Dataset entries
##########

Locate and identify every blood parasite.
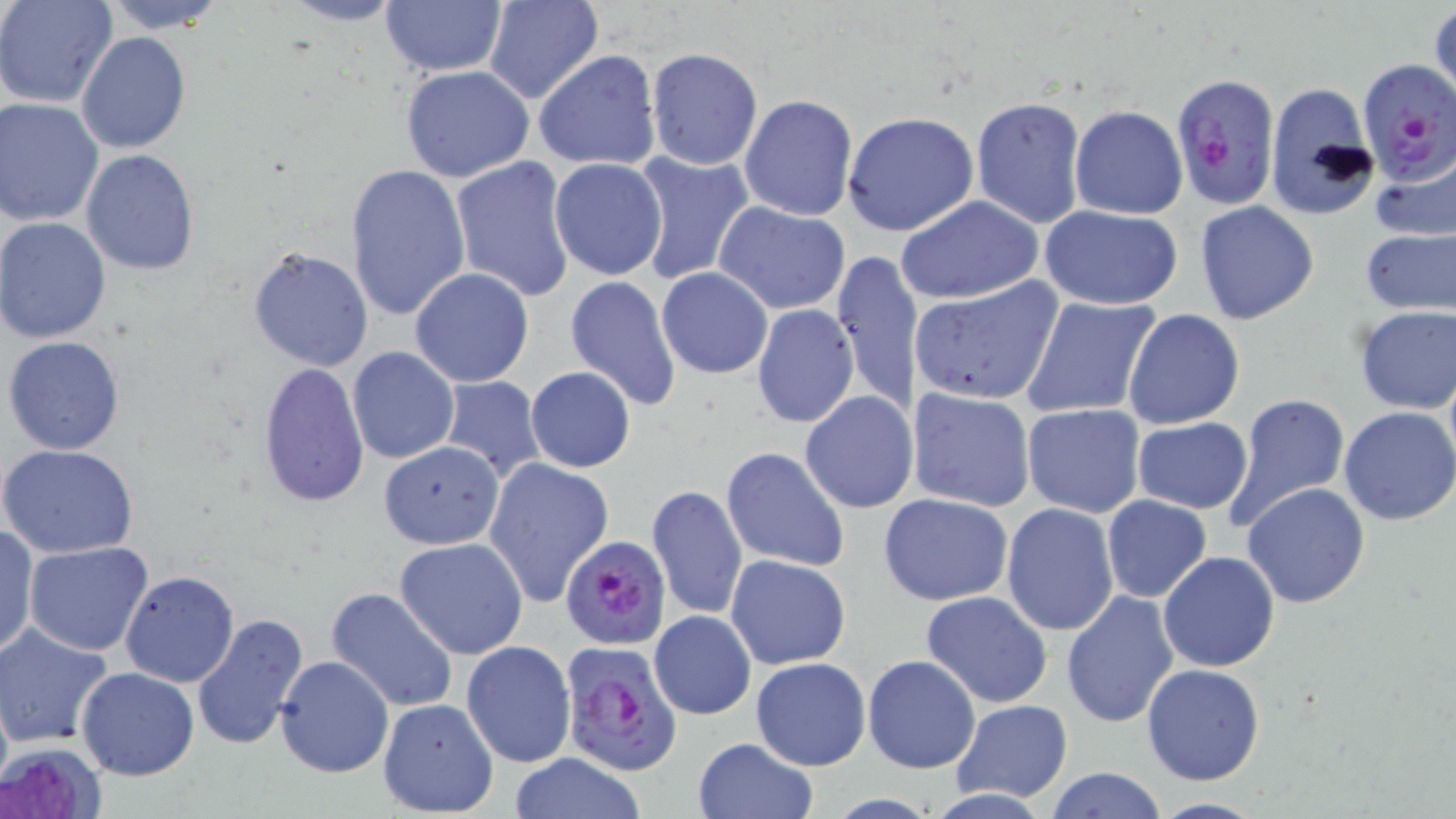
Approximate bounding boxes as [x1, y1, x2, y2] in pixels.
Plasmodium falciparum-infected red blood cells: [1357, 60, 1456, 184], [1172, 73, 1281, 214], [558, 534, 673, 650], [559, 641, 683, 774].
No Plasmodium ovale, Plasmodium malariae, Plasmodium vivax, Babesia divergens, or Trypanosoma brucei observed.

Uninfected red blood cell locations: [0, 0, 119, 108], [99, 0, 232, 35], [481, 0, 602, 105], [279, 1, 408, 27], [379, 1, 506, 77], [1428, 4, 1456, 107], [77, 33, 190, 154], [645, 48, 763, 172], [533, 51, 662, 171], [400, 64, 536, 183], [1262, 82, 1379, 221], [738, 94, 858, 220], [970, 95, 1087, 229], [0, 97, 104, 227], [1070, 105, 1188, 219], [842, 111, 979, 236], [79, 149, 200, 275], [628, 150, 755, 287], [1370, 151, 1456, 242], [449, 155, 575, 303], [548, 158, 667, 281], [345, 162, 470, 321], [896, 196, 1044, 304], [714, 200, 852, 315], [1194, 201, 1320, 324], [1040, 206, 1184, 310], [0, 217, 112, 344], [1358, 225, 1455, 319], [248, 245, 376, 372], [832, 249, 925, 418], [408, 267, 535, 388], [657, 267, 773, 379], [564, 275, 682, 413], [909, 276, 1066, 408], [1021, 295, 1162, 421], [1352, 303, 1456, 414], [752, 304, 860, 427], [1122, 310, 1245, 430], [3, 336, 127, 456], [346, 345, 460, 465], [255, 362, 371, 512], [525, 367, 636, 473], [436, 375, 545, 485], [906, 387, 1037, 511], [800, 390, 918, 512], [1224, 393, 1351, 531], [1023, 404, 1145, 517], [1337, 407, 1456, 526], [1132, 418, 1253, 514], [378, 440, 505, 550], [0, 444, 140, 559], [721, 446, 851, 572], [483, 456, 615, 608], [1241, 483, 1370, 608], [647, 484, 748, 622], [878, 492, 1015, 606], [1102, 495, 1211, 602], [1001, 503, 1119, 636], [0, 524, 38, 661], [1012, 537, 1139, 694], [395, 538, 528, 659], [24, 541, 155, 656], [1158, 551, 1281, 673], [724, 553, 851, 671], [120, 571, 240, 686], [324, 586, 459, 714], [920, 590, 1054, 708], [1061, 591, 1178, 728], [651, 610, 755, 718], [190, 613, 309, 751], [0, 623, 113, 747], [462, 640, 576, 767], [274, 655, 394, 776], [750, 656, 871, 771], [862, 656, 981, 772], [1141, 663, 1267, 786], [77, 667, 200, 780], [378, 698, 499, 817], [952, 700, 1072, 802], [692, 736, 817, 819], [1, 740, 109, 819], [504, 754, 651, 818], [1045, 765, 1168, 819], [1144, 797, 1272, 819]. Slide-level diagnosis: Plasmodium falciparum. Image is 1456×819 pixels. 1000x magnification. Thin blood film. Single field of view. May-Grünwald-Giemsa-stained preparation. Optical microscopy.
Find the cells and give the type of each one.
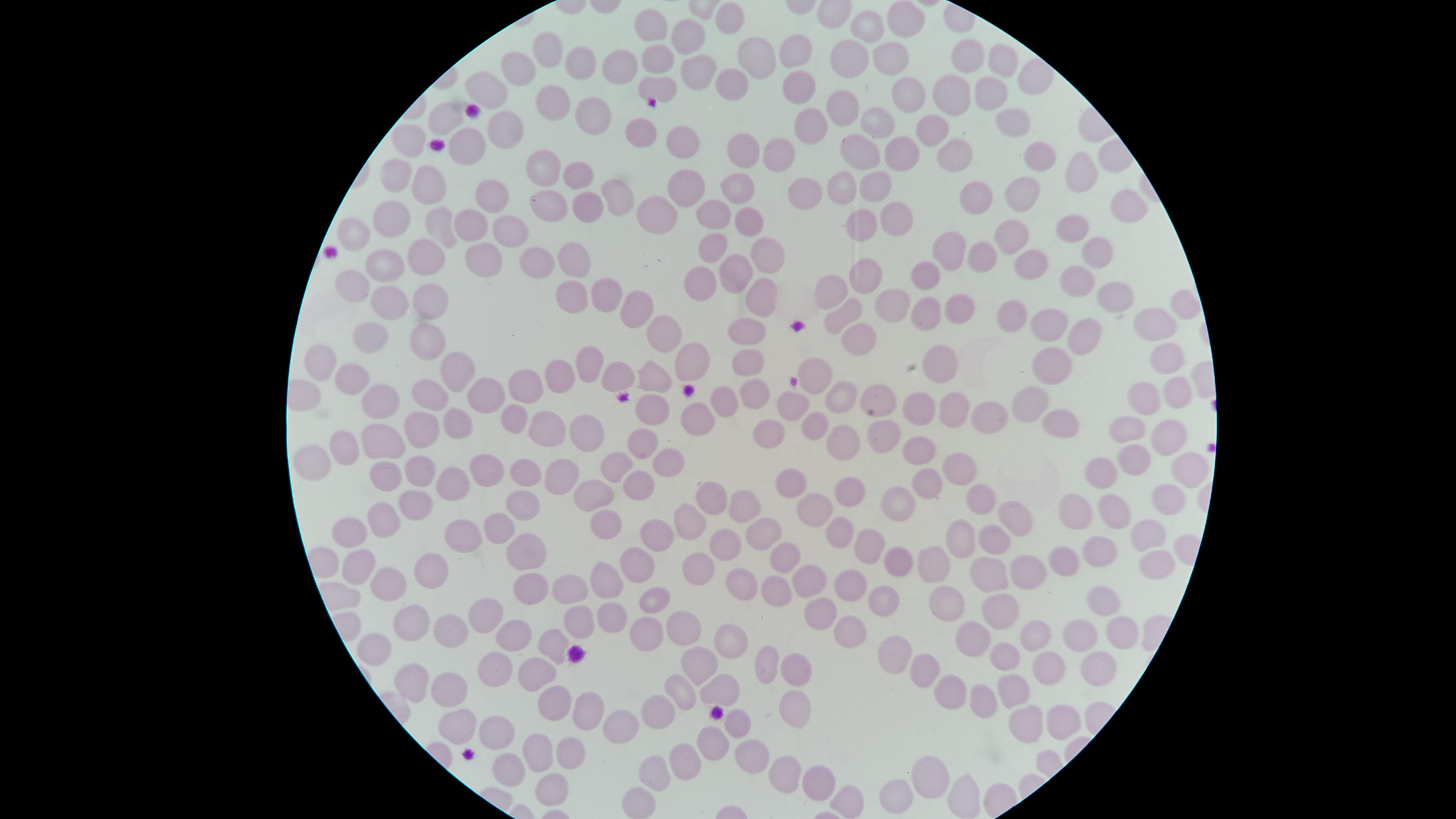

No parasitized RBCs identified.
Approximate marker points as [x, y] in pixels.
Uninfected RBCs: [728, 15], [902, 18], [650, 24], [860, 27], [690, 35], [551, 48], [794, 49], [840, 52], [751, 57], [581, 58], [650, 58], [887, 59], [968, 59], [617, 61], [1000, 67], [515, 70], [701, 70], [1033, 75], [724, 78], [790, 83], [484, 85], [647, 85], [953, 86], [989, 86], [905, 90], [847, 105], [548, 106], [444, 114], [813, 119], [600, 120], [871, 121], [923, 121], [505, 127], [1015, 128], [647, 131], [407, 138], [682, 144], [468, 145], [739, 146], [858, 147], [949, 149], [1038, 150], [899, 151], [773, 154], [546, 166], [578, 170], [394, 173], [1071, 176], [735, 186], [843, 186], [427, 188], [866, 188], [804, 189], [985, 190], [1030, 190], [689, 191], [617, 196], [489, 198], [547, 200], [589, 206], [652, 206], [709, 211], [892, 212], [1119, 212], [467, 216], [395, 218], [860, 220], [748, 223], [508, 227], [1074, 228], [441, 229], [355, 232], [1007, 234], [946, 245], [710, 249], [764, 251], [1093, 252], [424, 253], [477, 253], [981, 254], [571, 255], [1034, 257], [525, 261], [381, 264], [732, 272], [858, 274], [929, 275], [347, 279], [695, 280], [1082, 280], [834, 286], [606, 288], [433, 289], [577, 289], [1118, 293], [755, 295], [887, 297], [394, 302], [1187, 304], [969, 307], [621, 308], [1013, 309], [922, 312], [840, 315], [1050, 318], [1148, 319], [659, 330], [1083, 330], [745, 332], [372, 334], [851, 334], [425, 338], [748, 355], [692, 356], [323, 358], [1173, 358], [937, 362], [590, 366], [1046, 367], [453, 369], [655, 371], [818, 373], [558, 374], [619, 376], [348, 381], [527, 386], [752, 387], [719, 391], [431, 394], [878, 394], [845, 395], [1172, 395], [476, 397], [1033, 397], [375, 400], [1138, 400], [642, 403], [794, 403], [923, 405], [959, 411], [989, 413], [689, 415], [1059, 417], [447, 419], [811, 422], [414, 423], [511, 424], [549, 429], [768, 429], [1133, 430], [584, 433], [877, 433], [1169, 433], [377, 439], [633, 439], [843, 443], [917, 446], [341, 447], [311, 457], [659, 457], [1135, 459], [486, 463], [608, 465], [958, 465], [417, 466], [1185, 466], [559, 467], [1107, 474], [388, 475], [525, 475], [462, 478], [634, 479], [929, 482], [789, 485], [853, 488], [591, 493], [710, 495], [893, 499], [740, 500], [979, 500], [419, 502], [1075, 504], [1165, 505], [513, 506], [1115, 506], [816, 511], [1015, 511], [602, 517], [384, 521], [688, 522], [461, 525], [755, 525], [495, 527], [845, 531], [1148, 532], [345, 533], [664, 534], [959, 536], [997, 541], [721, 543], [864, 545], [518, 549], [1104, 549], [784, 550], [1070, 557], [895, 558], [354, 564], [641, 564], [1148, 565], [699, 566], [423, 567], [928, 569], [602, 575], [993, 576], [1033, 576], [743, 578], [386, 580], [804, 582], [847, 586], [527, 587], [779, 588], [568, 592], [653, 594], [1100, 599], [941, 602], [878, 603], [820, 606], [487, 607], [607, 607], [414, 615], [1001, 615], [678, 616], [572, 623], [648, 628], [844, 631], [1115, 631], [447, 632], [509, 632], [1077, 633], [1033, 635], [968, 639], [376, 640], [550, 640], [726, 640], [1010, 650], [895, 653], [698, 659], [491, 660], [1052, 660], [532, 663], [769, 664], [917, 665], [802, 666], [1094, 670], [411, 678], [1015, 682], [941, 685], [720, 687], [446, 688], [678, 688], [547, 692], [981, 700], [577, 706], [459, 712], [793, 712], [663, 716], [1055, 717], [1023, 721], [736, 723], [621, 725], [498, 727], [713, 738], [567, 739], [747, 748], [540, 751], [688, 754], [652, 763], [925, 768], [511, 771], [781, 773], [807, 774], [547, 782], [898, 793], [966, 796], [632, 798], [846, 799].
No WBCs identified.

stain = Giemsa
preparation = thin blood film
visible region = circular
field of view = single
capture = smartphone photograph through the microscope eyepiece
image size = 1456×819 pixels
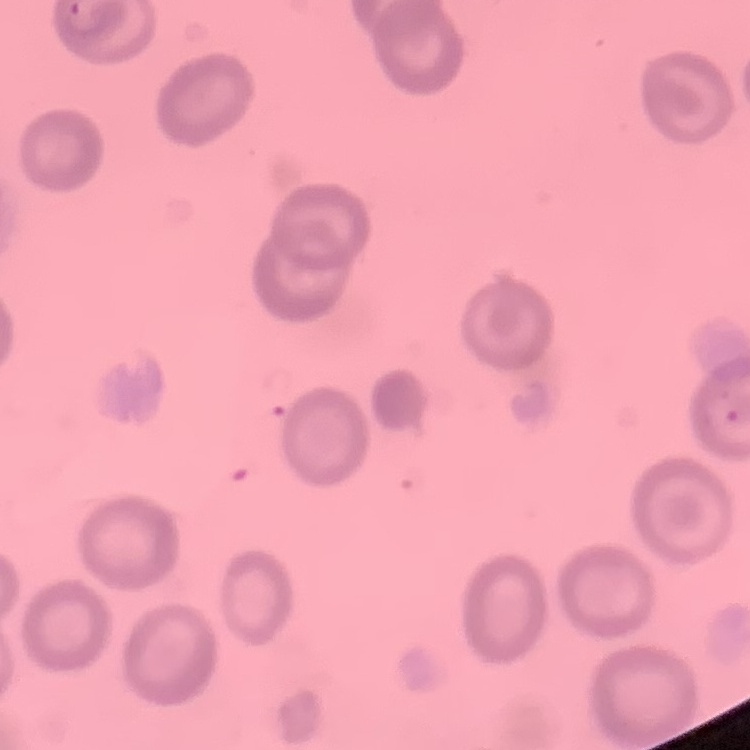

The red blood cells exhibit no rouleaux formation. Field's or Giemsa stain. Thin peripheral smear. One tile cut from a larger photomicrograph.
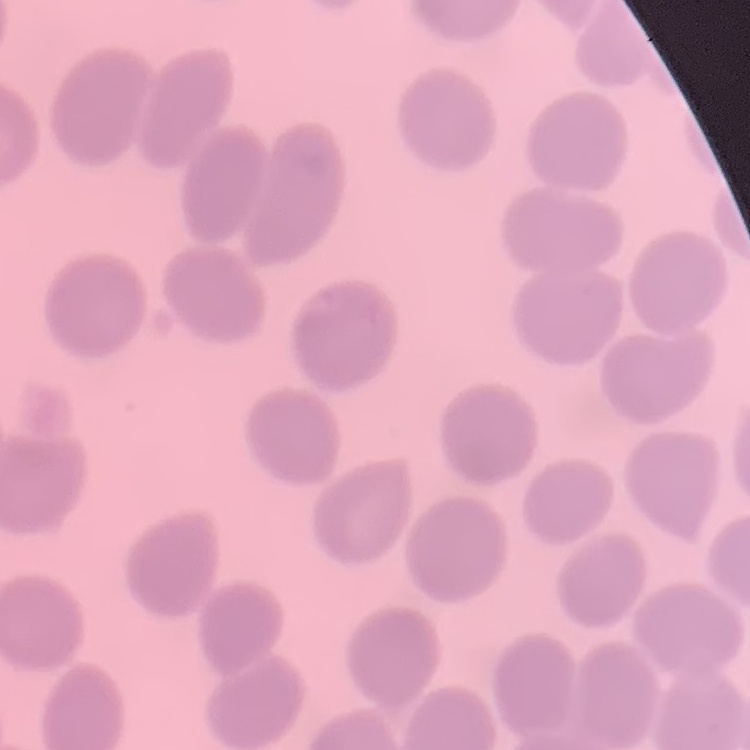

The red blood cells exhibit no rouleaux formation. Thin blood smear. Square crop of a larger photomicrograph. Stained with either Field's or Giemsa.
Comment on the morphology of the red blood cells.
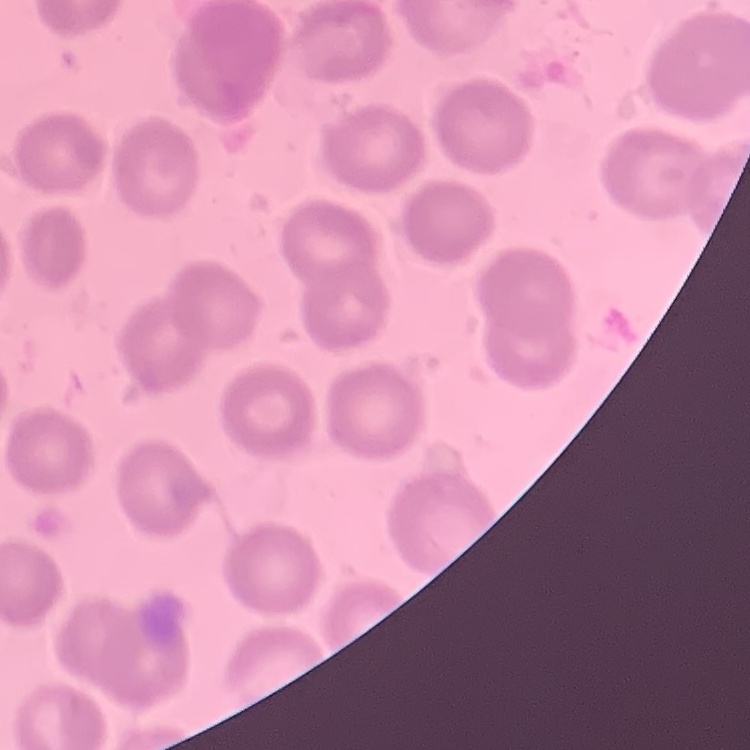
No rouleaux formation.

Summary:
  - Stain: Field's or Giemsa
  - Preparation: thin blood film
  - Image type: one tile cut from a larger photomicrograph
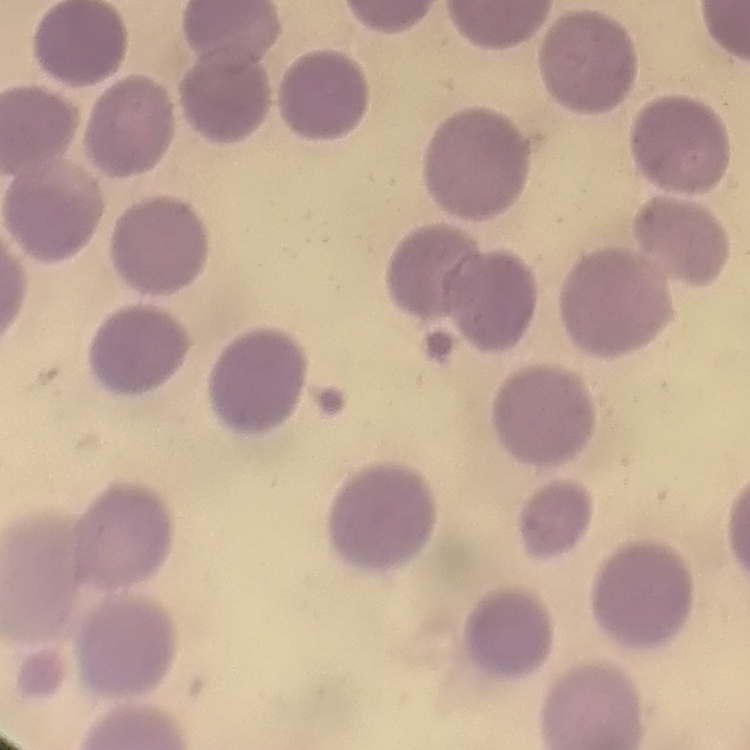

The red blood cells exhibit no rouleaux formation. Thin peripheral smear. Stained with either Field's or Giemsa. One tile cut from a larger photomicrograph.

##########

Work request
Print, word for word, the lines above that run from the line containing "stain = Giemsa" to the line containing "- Stain: Field's or Giemsa", both included. Keep the pictures out.

Response area
stain = Giemsa
preparation = thin blood film
visible region = circular
field of view = single
capture = smartphone photograph through the microscope eyepiece
image size = 1456×819 pixels

The red blood cells exhibit no rouleaux formation. Field's or Giemsa stain. Thin peripheral smear. One tile cut from a larger photomicrograph.

The red blood cells exhibit no rouleaux formation. Thin blood smear. Square crop of a larger photomicrograph. Stained with either Field's or Giemsa.
Comment on the morphology of the red blood cells.
No rouleaux formation.

Summary:
  - Stain: Field's or Giemsa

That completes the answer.